Pattern observed: many operators are using litellm:4000 or host.docker.internal:4000 as their LLM gateway — internal LiteLLM proxies serving multiple models. The host 217.154.10.138:3000 directly exposes its own port 4000 LiteLLM proxy URL — combining the OpenHands finding with the Cat-05 LiteLLM survey from 2026-06-06 (18 CRIT unauth LiteLLM instances), this pattern warrants cross-reference verification.

Disclosure Pipeline

Finding	Tier	Recommended action
`xrxs` operator — internal Chinese corporate HR development pipeline	CRITICAL-INSTITUTIONAL	Operator attribution via xrxs GitLab namespace; corporate disclosure
3 hosts under active `/proc/self/environ` attack	CRITICAL-IN-FLIGHT	Each operator notified separately; incident-response-class, not vulnerability-class
25 hosts with exposed conversation history	HIGH	Per-operator; many are individual developer self-hosts
68 hosts with exposed LLM config	HIGH-LLM02	Per-operator; operator infrastructure URL disclosure
OpenHands upstream (All-Hands-AI)	UPSTREAM	Change default to require authentication for all `/api/*` endpoints. Make unauth mode an explicit opt-in (`OPENHANDS_ALLOW_UNAUTHENTICATED=true`), not the default. Current default is reverse: auth is opt-in via `OPENHANDS_AUTH_TYPE`.

▶ _CHECK YOUR UNDERSTANDING_:
• A. According to the OpenHands report, why does the pattern involving the host 217.154.10.138:3000 call for cross-reference verification? Answer in one to three sentences.
• B. Duplicate the part of the OpenHands report starting at "Pattern observed: many" and ending at "warrants cross-reference verification.".
None of the records is needed for this exercise.

▶ _RECORDED DATA_:
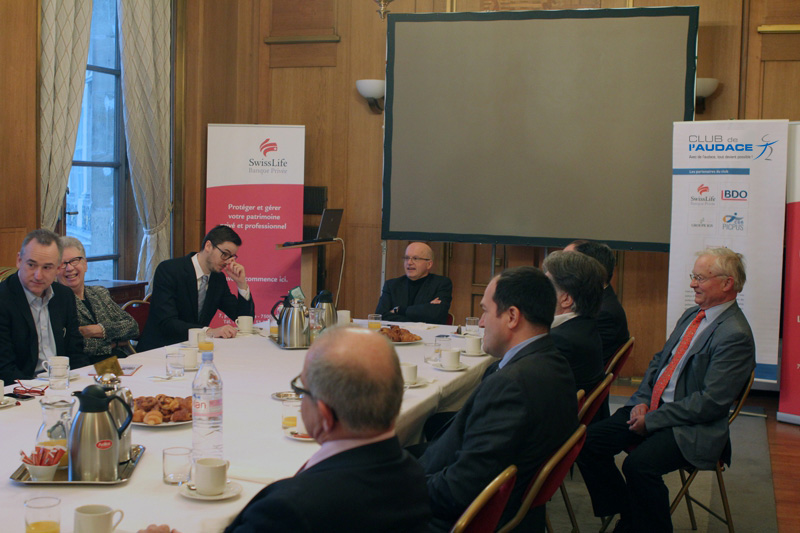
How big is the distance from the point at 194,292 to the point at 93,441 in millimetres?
2903

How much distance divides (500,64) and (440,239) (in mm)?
1591

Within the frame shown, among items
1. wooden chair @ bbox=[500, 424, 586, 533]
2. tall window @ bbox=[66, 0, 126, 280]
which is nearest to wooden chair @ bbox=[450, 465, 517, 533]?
wooden chair @ bbox=[500, 424, 586, 533]

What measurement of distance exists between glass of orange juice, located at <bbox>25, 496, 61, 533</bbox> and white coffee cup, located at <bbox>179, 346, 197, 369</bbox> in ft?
5.71

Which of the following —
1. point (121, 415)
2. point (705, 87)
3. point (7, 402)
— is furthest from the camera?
point (705, 87)

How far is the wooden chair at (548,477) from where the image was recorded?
2.36 meters

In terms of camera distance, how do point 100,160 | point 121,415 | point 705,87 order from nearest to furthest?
1. point 121,415
2. point 705,87
3. point 100,160

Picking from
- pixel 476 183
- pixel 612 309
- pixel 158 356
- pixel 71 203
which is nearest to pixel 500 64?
pixel 476 183

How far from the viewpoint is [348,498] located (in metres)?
1.49

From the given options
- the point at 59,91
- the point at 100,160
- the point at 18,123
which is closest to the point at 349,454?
the point at 18,123

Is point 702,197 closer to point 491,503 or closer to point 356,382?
point 491,503

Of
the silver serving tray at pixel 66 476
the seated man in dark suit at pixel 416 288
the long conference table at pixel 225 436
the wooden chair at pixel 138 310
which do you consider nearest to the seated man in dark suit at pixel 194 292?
the wooden chair at pixel 138 310

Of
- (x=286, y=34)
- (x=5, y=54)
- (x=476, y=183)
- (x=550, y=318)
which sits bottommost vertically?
(x=550, y=318)

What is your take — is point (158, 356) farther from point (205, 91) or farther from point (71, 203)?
point (205, 91)

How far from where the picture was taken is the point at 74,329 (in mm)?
4008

▶ _SOLUTIONS TO EACH TASK_:
• A. The host 217.154.10.138:3000 directly exposes its own port 4000 LiteLLM proxy URL. Combining this OpenHands finding with the Cat-05 LiteLLM survey from 2026-06-06, which found 18 CRIT unauth LiteLLM instances, makes the pattern warrant cross-reference verification.

• B.
Pattern observed: many operators are using litellm:4000 or host.docker.internal:4000 as their LLM gateway — internal LiteLLM proxies serving multiple models. The host 217.154.10.138:3000 directly exposes its own port 4000 LiteLLM proxy URL — combining the OpenHands finding with the Cat-05 LiteLLM survey from 2026-06-06 (18 CRIT unauth LiteLLM instances), this pattern warrants cross-reference verification.